Guy Rossatanga-Rignault : un technocrate omarien débarqué

Guy Rossatanga-Rignault avait longtemps incarné la voix juridique du pouvoir gabonais. Ce professeur de droit a intégré la présidence de la République sous Omar Bongo Ondimba. il fut nommé conseiller juridique du président Ali Bongo dès 2010. Il prit part à tous les dossiers brûlants du régime, se faisant le porte-parole du chef de l’État en matière juridique. En novembre 2015 il avait été promu secrétaire général adjoint de la présidence, avant de devenir le secrétaire général de la présidence en décembre 2016. Pendant près de dix ans, Rossatanga-Rignault a donc piloté l’appareil présidentiel, au point d’être perçu comme la « plaque tournante technocratique » de l’ancienne transition.

Sa soudaine éviction ce 8 mai rompt cette continuité. Le communiqué officiel ne mentionne pas son nom dans la nouvelle équipe. À l’issue du Conseil des ministres, Guy Rossatanga a été « sèchement évincé » et remplacé sans ménagement par Murielle Minkoué. Autrement dit, un fidèle des régimes successifs des Bongo a été prié de céder la place dès l’avènement de la Ve République. Ce limogeage donne un signal fort : la Présidence va se refaçonner sans tenir compte de l’ancienne garde.

LIGNES:
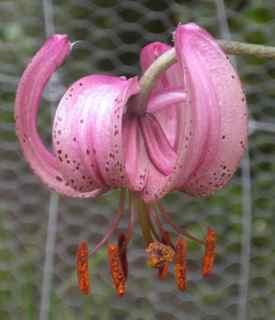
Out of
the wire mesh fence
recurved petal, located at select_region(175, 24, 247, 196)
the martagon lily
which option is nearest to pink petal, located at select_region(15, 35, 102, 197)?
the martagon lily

CONSIGNE: Poursuivez le texte sur l'éviction de Guy Rossatanga-Rignault à partir de sa dernière phrase.

RÉPONSE:
Raisons politiques d’une purge annoncée

La décision d’Oligui Nguema s’explique d’abord par sa volonté affichée de rompre avec l’ordre hérité de la transition militaire et d’Ali Bongo. Dès le 8 mai, la presse gabonaise n’hésite pas à parler de « chamboulements assumés ». Le président Oligui a clairement affiché sa détermination : il veut « une Présidence à son image : neuve, disciplinée, efficace » et n’a pas hésité « à balayer ceux qui incarnaient encore l’ancien ordre de la Transition ». Rossatanga-Rignault, « fidèle parmi les fidèles », était justement le symbole de cette transition. De ce point de vue, son retrait brutal s’inscrit dans le message de performance que le nouveau chef de l’État veut envoyer à la nation. Comme le souligne un éditorial sur Info241, « la fidélité ne vaut que si elle rime avec performance, et le changement commence au sommet ».

Cet arbitrage peut aussi être lu comme un geste politique auprès de l’opinion : en confiant le secrétariat général de la présidence à Murielle Minkoué (une femme et figure technocratique) et en nommant Elza Boukandou (jeune opposante au régimed’AliBongo) comme secrétaire adjointe du Conseil des ministres, le pouvoir se présente sous un jour renouvelé. Selon les observateurs, la promotion de ces deux femmes aux plus hauts postes exécutifs est même saluée comme un « signal d’ouverture et de valorisation des compétences féminines ». Cette mise en avant de nouveaux visages permet à Oligui de revendiquer un nouveau pacte social, tout en faisant diversion face aux critiques sur la continuité des élites.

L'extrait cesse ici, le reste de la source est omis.